Clinton Mead wrote:
What would be the simplest paper count that will produce a winner in the smith set?

I'm not completely sure how your method works, but how about this?

Count the number of ballots on which each candidate is ranked (in any position). Call each candidate's count his "approval score". Then while there is more than one candidate left, eliminate the pairwise loser of the two remaining candidates with the least approval score.

Eliminating losers won't turn a ranked candidate into a non-ranked candidate (or vice versa), so unlike IRV, you don't have to do a recount for every round.

It should also pick a winner from the Smith set. Say all but one of the Smith set candidates have been eliminated. Then the remaining Smith set candidate will, by definition of the Smith set, beat everybody else pairwise, and so nobody will be able to eliminate him. Therefore, that remaining Smith set member will be elected. QED.

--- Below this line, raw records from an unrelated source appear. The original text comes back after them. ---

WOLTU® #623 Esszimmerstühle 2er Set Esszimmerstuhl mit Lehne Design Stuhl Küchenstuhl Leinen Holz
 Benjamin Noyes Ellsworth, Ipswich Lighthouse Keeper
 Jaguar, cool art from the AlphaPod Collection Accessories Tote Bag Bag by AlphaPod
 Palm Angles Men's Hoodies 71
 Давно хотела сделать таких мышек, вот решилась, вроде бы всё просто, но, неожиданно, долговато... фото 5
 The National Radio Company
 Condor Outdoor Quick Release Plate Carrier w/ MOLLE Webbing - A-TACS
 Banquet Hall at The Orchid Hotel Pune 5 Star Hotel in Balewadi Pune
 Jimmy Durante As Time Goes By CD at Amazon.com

The counting burden isn't that hard, either: you need one pass to calculate the approval scores, and then (n-1) (for n candidates) pairwise counts. I don't think you can do better than (n-1) pairwise counts and still be sure to elect someone in the Smith set.

You could replace the approval count with a Plurality count to get something simpler, but that could also be unfair to Smith set candidates that have few first place votes, and it wouldn't be consistent: eliminating candidates from a Plurality count would mean other candidates could be exposed, and so you'd have to recount as in IRV.